Auch mit Hartz IV sei gesunde Ernährung bezahlbar, argumentiert die Bundesregierung in ihrer Antwort auf eine parlamentarische Anfrage und zitiert zum Beleg ein Gutachten. In dem allerdings steht das genaue Gegenteil. Eine Korrektur sei leider nicht möglich, erklärt das Bundesernährungsministerium. Wäre sie allerdings doch.
25. Oktober 2022
Die Ausführungen der Bundesregierung sind unmissverständlich: Dass eine „gesunderhaltende Ernährung“ mit Hartz IV nicht möglich sei, will sie nicht bestätigen. Einen „informierten, preisbewussten Einkauf“ vorausgesetzt, sei gesundes Essen auch mit wenig Geld „grundsätzlich“ drin. So argumentiert die Bundesregierung am 6. Oktober in ihrer Antwort auf eine parlamentarische Anfrage der Linken. Zum Beleg verweist das federführende Bundesernährungsministerium auf das Gutachten seines Wissenschaftlichen Beirats von 2020.
Allerdings lässt sich auch dieses Gutachten schwerlich missverstehen: Es belegt das glatte Gegenteil. Schon lange vor der Rekord-Inflation rechneten darin 18 namhafte Wissenschaftler vor, dass eine deutliche „Deckungslücke“ zwischen Hartz IV und den Kosten einer gesunden Ernährung besteht. Sie fordern deshalb eine „erhebliche“ Erhöhung der Regelsätze. Bisher dagegen seien zusätzliche Ressourcen wie angesparte Vermögen oder Unterstützung durch Freunde nötig, damit sich Hartz-IV-Empfänger zumindest „theoretisch“ eine gesunde Ernährung leisten können.
Harald Grethe kommentierte das süffisant: „Wir leben realweltlich, nicht theoretisch“, so der Agrarwissenschaftler. Er hatte dem Beirat vorgesessen, als dieser das Gutachten veröffentlichte. Realweltlich aber besteht aus seiner Sicht nun mal ein „materiell deutlich eingeschränkter Handlungsspielraum“ für Menschen in Armut – im Gutachten heißt es: „Auch in Deutschland gibt es armutsbedingte Mangelernährung und teils auch Hunger.“ Grethes Fazit: „Die Bundesregierung gibt den Wissenschaftlichen Beirat nicht korrekt wieder.“
Danke @martinruecker für d. Hinweis.

-----

• GESTELLTE AUFGABE 1: Gib aus dem Text über gesunde Ernährung mit Hartz IV die Passage von „Auch mit Hartz“ bis einschließlich „sie allerdings doch.“ wortgetreu wieder.
• GESTELLTE AUFGABE 2: Führe den Text über gesunde Ernährung mit Hartz IV im Anschluss an seinen letzten Satz fort.

• DATENAUSZUG:

-----

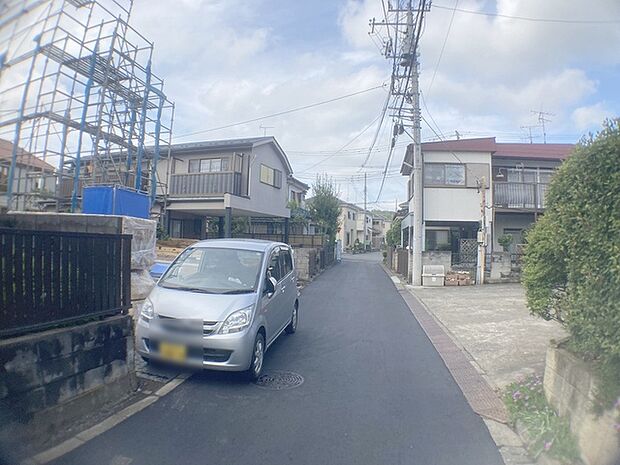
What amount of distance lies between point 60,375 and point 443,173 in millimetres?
17383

-----

• ERGEBNIS 1:
Auch mit Hartz IV sei gesunde Ernährung bezahlbar, argumentiert die Bundesregierung in ihrer Antwort auf eine parlamentarische Anfrage und zitiert zum Beleg ein Gutachten. In dem allerdings steht das genaue Gegenteil. Eine Korrektur sei leider nicht möglich, erklärt das Bundesernährungsministerium. Wäre sie allerdings doch.

• ERGEBNIS 2:
— Harald Grethe (@haraldgrethe) October 12, 2022
Die Bundesreg. gibt den WBAE nicht korrekt wieder.
Der WBAE schrieb nicht: „dass „gesundheitsfördernde Ernährung“ grundsätzlich „auch unter stark begrenzten Einkommensressourcen möglich“ … ist“.
„grundsätzlich“ ist nicht Wortlaut WBAE
1/8 https://t.co/Bb1hdjg1QF
Schon vor dieser Einordnung hatte Ernährungsminister Cem Özdemir in Reaktion auf Kritik an der Antwort
auf Twitter angekündigt: „Wir schauen uns das nochmal an.“ Auf Anfrage räumte sein Ministerium nun ein, das Gutachten tatsächlich falsch dargestellt zu haben. „Dieser Fehler entstand im Rahmen der Abstimmung mit den anderen beteiligten Bundesministerien“, so eine Sprecherin, hätte aber „nicht passieren dürfen“. Den Wissenschaftlichen Beirat bitte man „ausdrücklich um Entschuldigung“.
Danke für die kritische Rückmeldung. Wir schauen uns das nochmal an, auch im Hinblick darauf, ob die Aussagen Dritter zutreffend wiedergegeben wurden.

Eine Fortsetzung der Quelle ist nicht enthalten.